Y el mundo vio luego que el inmenso Miguel Ángel Asturias era guatemalteco, aunque viviera en París. Y que Jorge Luis Borges era quizás el mejor escritor vivo, aunque fuera argentino. Y que existía todo un panteón de hombres ilustres que habían estado alumbrando una patria latinoamericana para la eternidad: César Vallejo, Rubén Darío, Juan Carlos Onetti, Silvina Ocampo, Horacio Quiroga, Juan Rulfo, Octavio Paz, Alejo Carpentier, Lezama Lima, José Martí.
"Vine a Comala porque me dijeron que acá vivía mi padre", "Yo soy un hombre sincero / de donde crece la palma", "Dichoso el árbol, que es apenas sensitivo / y más la piedra dura porque esta ya no siente", "Hay golpes en la vida tan fuertes... yo no sé", "Qué no daría yo por la memoria / de una calle de tierra con tapias bajas / y de un alto jinete llenando el alba / (largo y raído el poncho) / en uno de los días de la llanura, / en un día sin fecha", "Muchos años después, frente al pelotón de fusilamiento...": así nos nació la conciencia de América Latina.
Aquella generación alumbró a América Latina, es cierto, pero también instauró una determinada manera de observarla y de entenderla. El peligro estuvo en creer que aquel territorio, que en otro tiempo había sido visto como el paraíso (a partir del relato de Colón y de la Conquista), era entonces un lugar de fantasía con gente volando, lluvias eternas o muertos que acompañan a los vivos a lo largo de su vida (en forma de pajarillo en la oreja de Maduro, por ejemplo).
La épica y la utopía de la Revolución Cubana (del Che Guevara, y aun de Simón Bolívar) tuvo más de fusil que de acontecimiento sobrenatural, y eso es algo que algunos en el mundo parecen no entender. Nuestra América no es un territorio esencialista, sino un lugar convulso y maravilloso atravesado por la historia. Esa es la diferencia que existe entre Elena Poniatowska e Isabel Allende, es decir, entre lo extraordinario y lo banal, entre Roberto Bolaño y Laura Esquivel, es decir, entre lo complejo y Como agua para chocolate.
EL ÚLTIMO MITO
No todo fue El otoño del patriarca (que bien vale un Nobel), Los funerales de la Mamá Grande o El coronel no tiene quien le escriba. No todo fue La increíble y triste historia de la cándida Eréndira y de su abuela desalmada, El amor en los tiempos del cólera o El general en su laberinto. Que no es poco.

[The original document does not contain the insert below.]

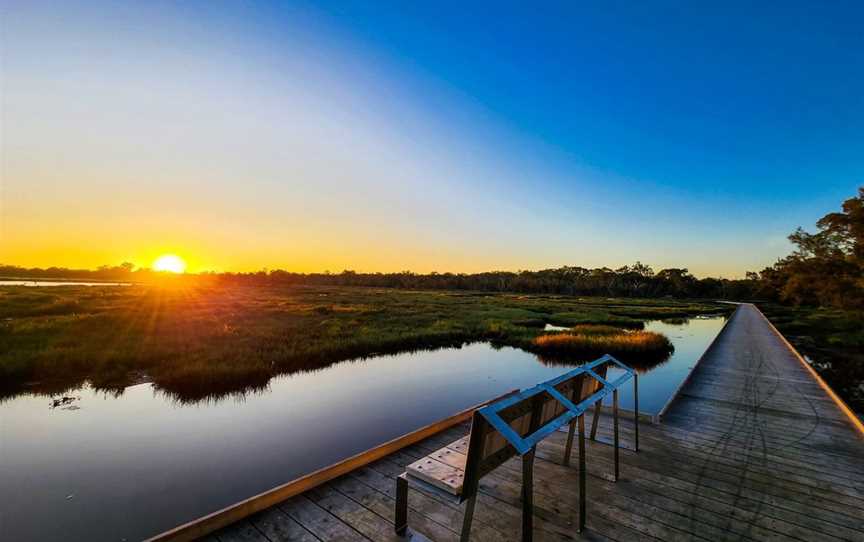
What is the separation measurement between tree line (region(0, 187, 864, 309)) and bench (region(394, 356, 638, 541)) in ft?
130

A García Márquez lo hemos adorado desde siempre y por muchas razones, y entre ellas, porque nos enseñó que la profesión de periodista consistía en decir la verdad y en escribir algo más que notas de sucesos. Desde Relato de un náufrago, en la época en que Truman Capote y Tom Wolfe teorizaban sobre lo que ya Rodolfo Walsh había hecho una década antes, el New Journalism, hasta Crónica de una muerte anunciada o Noticia de un secuestro, apuntaló no solo una profesión, sino también un género como la crónica del que sigue siendo referente América Latina.
Se nos va la historia viva de América. Se nos va el narrador de mitos que nos enseñó que, bajo ese mundo mágico, existe una dignidad eterna como la de Úrsula Iguarán y tantas mujeres y tantos hombres condenados bajo una misma estirpe latinoamericana. Se nos va el que mejor nos explicaba el mundo. El que pensaba que ascender a los cielos, aunque fuera de mentira, sí era posible. No te diré otra vez cómo. Adiós, Gabo, adiós. Adiós y gracias. Siempre recordaremos, frente al pelotón de fusilamiento, aquella tarde remota en que nos llevaste a conocer el hielo, y el mundo era tan reciente que muchas cosas carecían de nombre, y para mencionarlas había que señalarlas con el dedo.